▶ **Texto extraído**:

-------------------------

• Delator revela que o mensaleiro José Dirceu recebia propina e tinha um jato posto à sua disposição pelas empreiteiras envolvidas no escândalo.
Rodrigo Rangel e Alexandre Hisayasu - Veja
A parte de baixo do esquema de corrupção da Petrobras já foi integralmente desvendada. Em conluio com funcionários da estatal, um grupo que reúne as maiores empreiteiras do país superfaturava seus serviços e repassava o dinheiro desviado aos partidos aliados do governo — PT, PMDB e PP. Donos de construtoras, diretores corruptos e seus operadores estão presos e, em breve, receberão suas sentenças. A nova etapa da investigação mira a parte intermediária do esquema, os destinatários dos subornos, os alvos ensaboados que, por tradição, são quase sempre bem-sucedidos na arte de driblar a lei. Pegue-se o caso do ex-ministro José Dirceu. Ele foi condenado a sete anos e onze meses de prisão por liderar os petistas envolvidos no escândalo do mensalão, ficou preso 354 dias, ganhou o direito de cumprir o resto da pena em casa e o privilégio de continuar desfrutando os milhões de dólares e reais que faturou com suas múltiplas "consultorias".
Dirceu era o exemplo de como uma punição branda desperta a sensação de que o crime, para alguns, realmente compensa — ou, pelo menos, era. Na semana passada, a Justiça divulgou partes do depoimento prestado pelo doleiro Alberto Youssef. Se tudo o que ele disse for confirmado, o ex-ministro deverá considerar seriamente a possibilidade de, em breve, voltar à Papuda. Youssef contou que o mensaleiro era, ao lado de João Vaccari Neto, tesoureiro nacional do PT, destinatário das propinas do petrolão que cabiam ao partido. Na contabilidade do crime, de acordo com o delator, José Dirceu era o "Bob", codinome usado para identificar os repasses feitos diretamente ao ex-ministro. Bob é o mesmo apelido que Marcos Valério, o operador do mensalão, usava para se referir a Dirceu em suas conversas. Certamente uma coincidência.

-------------------------

▶ **Os dados**:
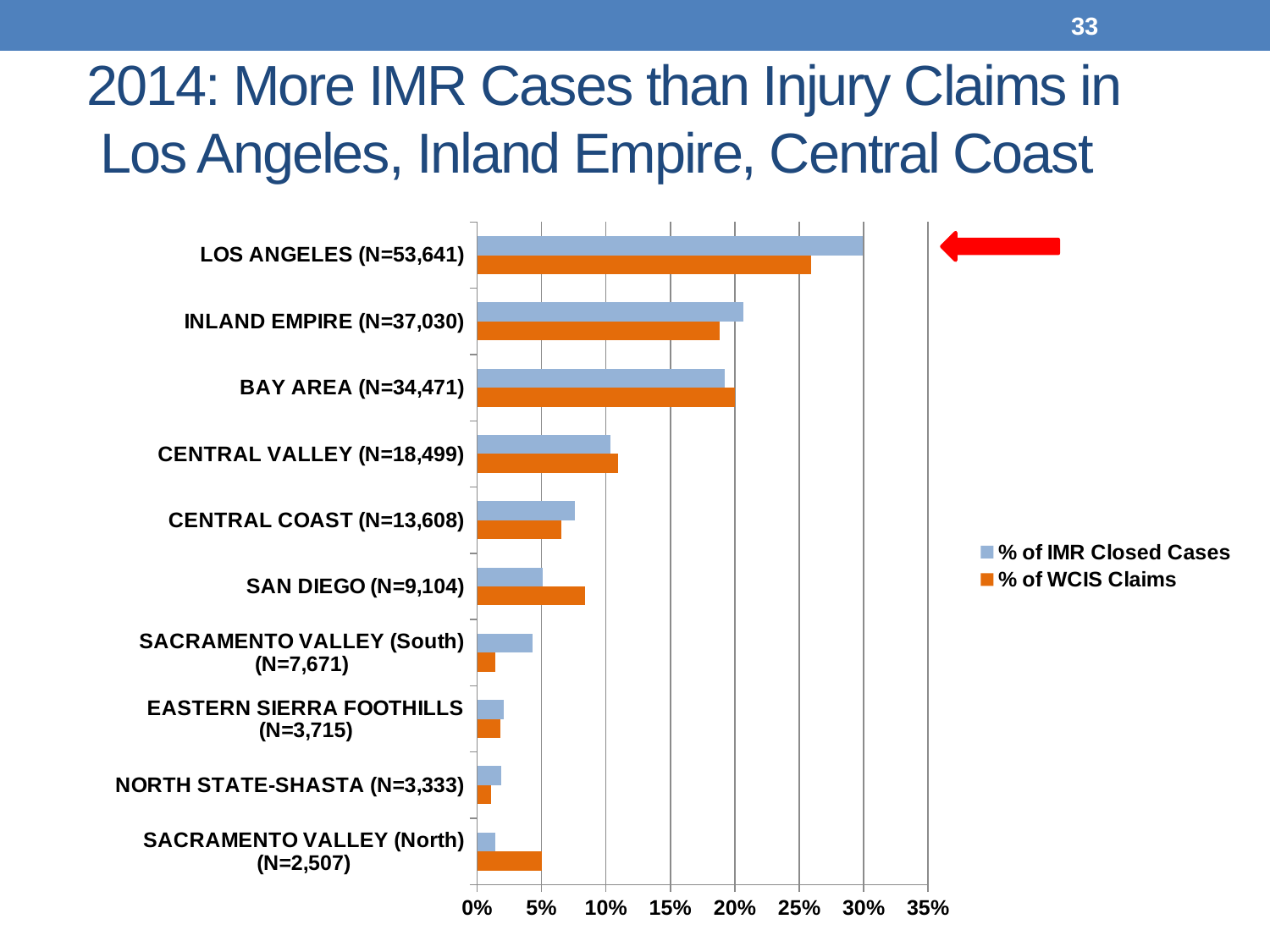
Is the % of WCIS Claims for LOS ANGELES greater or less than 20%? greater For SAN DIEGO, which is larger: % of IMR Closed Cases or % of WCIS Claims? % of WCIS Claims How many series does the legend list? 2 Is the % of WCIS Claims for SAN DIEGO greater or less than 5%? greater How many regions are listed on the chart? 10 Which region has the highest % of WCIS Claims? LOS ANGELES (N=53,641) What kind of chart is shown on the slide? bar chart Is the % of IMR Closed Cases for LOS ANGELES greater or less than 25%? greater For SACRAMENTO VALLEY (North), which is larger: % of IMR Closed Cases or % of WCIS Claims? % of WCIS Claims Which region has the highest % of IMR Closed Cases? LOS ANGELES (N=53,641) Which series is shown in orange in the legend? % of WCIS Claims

-------------------------

▶ **Instruções da tarefa**: Diga se cada afirmação concorda com o texto extraído, respondendo sim ou não e citando exatamente as palavras do texto que decidem a questão. (a) José Dirceu ficou preso por 354 dias; (b) foi a Polícia Federal que divulgou partes do depoimento de Alberto Youssef; (c) José Dirceu foi condenado a oito anos de prisão no mensalão.

▶ **Resolução do exercício**:
(a) Sim: «ficou preso 354 dias».
(b) Não: «a Justiça divulgou partes do depoimento prestado pelo doleiro Alberto Youssef».
(c) Não: «Ele foi condenado a sete anos e onze meses de prisão».